You will soon discover that it is very time consuming to create all the dummy variables by means of the SPSS menu-system. Alternatively, you could create the first dummy variable in this way, paste the corresponding syntax to a syntax window by clicking ‘paste’ instead of ‘ok’, and then proceed by copying this syntax and pasting 6 copies of it beneath the original (one copy for each of the 6 remaining mother’s education dummy variables). Finish by editing the variable names, variable labels and ANY-functions of the 6 syntax-copies according to the instructions given above, select the entire syntax (all seven commands) and run it by clicking the blue arrow on the tool bar. Use the same procedure to create the father’s education dummies.

The rest is easy. You open the linear regression dialogue box, put the education length variable in the dependent variable field and the birth year variable in the independent variables field. Then you click ‘next’ and add all the 7 mother’s education dummy variables. Finally, you click ‘next’ once more, add the fathers education dummy variables, tick the ‘R-squared change’ statistics option, and finish by clicking ‘ok’.

The results obtained from analysing the Polish sample are presented in Table 10 and Table 11. The independent variables are added to the model blockwise. The R^{2} values and statistical tests reported in Table 10 show that the explained dependent variable variance increases as we add new blocks of dummy variables. The largest increase occurs when the mother’s education variables are introduced. But note that this does not prove that the average person’s mother’s education has a larger effect on his or her education length than the father’s education. Switching the block sequence would cause the introduction of the father’s education dummies to raise the R^{2} value even more than the mother’s education dummies do here. The reason is that mothers with high education levels tend to be married to men with high education levels. Therefore, if the mother’s education dummies are associated with the offspring’s education length, the father’s education dummies will be associated with their education length as well, and, if we add one of the sets without adding the other, the former set can be expected to contribute two components to the ‘explanation’ of the variance of the dependent variable: One unique component and one component that it has in common with the other dummy set. This common component of the ‘explained’ variance cannot be counted twice, so the subsequent extension of the model by the second set of dummy variables will only increase the ‘explained’ part of the dependent variable’s variance by a component that is unique to that set.

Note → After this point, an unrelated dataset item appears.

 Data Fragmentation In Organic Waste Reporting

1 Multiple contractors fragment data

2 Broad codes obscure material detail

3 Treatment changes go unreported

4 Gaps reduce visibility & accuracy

The coefficients table (Table 11, Model 3) lends support to the idea that both the mother’s and father’s education levels have effects on their children’s education length. If we choose a 1% significance level, we can conclude that, on average, those whose mothers or fathers have no completed education tend to have shorter education length than those whose fathers or mothers have a lower secondary education. Similarly, we find that, on average, those whose mothers or fathers have an upper secondary education tend to have longer education length than those whose fathers or mothers have a lower secondary education, and so forth.

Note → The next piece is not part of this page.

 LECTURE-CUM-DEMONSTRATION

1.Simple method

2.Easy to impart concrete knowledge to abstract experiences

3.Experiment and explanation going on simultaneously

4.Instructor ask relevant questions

Table 10. SPSS output: Multiple regression goodness of fit statistics

It is also worth noting that the estimated slope of the regression line that describes the association between year of birth and education length decreases as new variables are added to the model. Model 1 gives an estimate of 0.117. When the mother’s education variables are added in Model 2, the estimate decreases to 0.08, and when we supplement these variables with the father’s education variables, we arrive at an estimate of 0.072. This decrease in the estimates is caused by the association between birth year and parents’ education levels plus the fact that there is a tendency for children to inherit their parents’ education levels. Younger parents tend to have higher education levels than older parents, and parents with high education levels tend to have children with high education levels. Thus, part of the association between birth year and education length is mediated through the offspring’s inheritance of their parents’ educational attainment opportunities, and when the parents’ education levels are entered as independent variables in the regression model, this part of the association is subtracted from the birth year variables regression coefficient and reappears as an integrated part of the parents’ education variables’ coefficients.

Similar things happen to the coefficients of the mother’s education variables when the model is extended by adding the father’s education variables. We can interpret this as a sign that some of the effects that the mother’s education appears to have on her child’s education (according to the coefficients estimated for model 2), are actually attributable to the father’s education level.

Remember that the constant term is an estimate of the average education length of those who have value 0 on all independent variables. Here, people with such values are supposed to have been born in year 1900 (of whom there are none in the data set), and to have two parents who had both completed a lower secondary education.

Table 11. SPSS output: Multiple regression coefficients

## Exercise

Run multiple regression with ‘Total hours normally worked per week’ as the dependent variable and gender and various job characteristics (‘Current job’) as independent variables. Interpret the results. Which job characteristics are associated with what effects?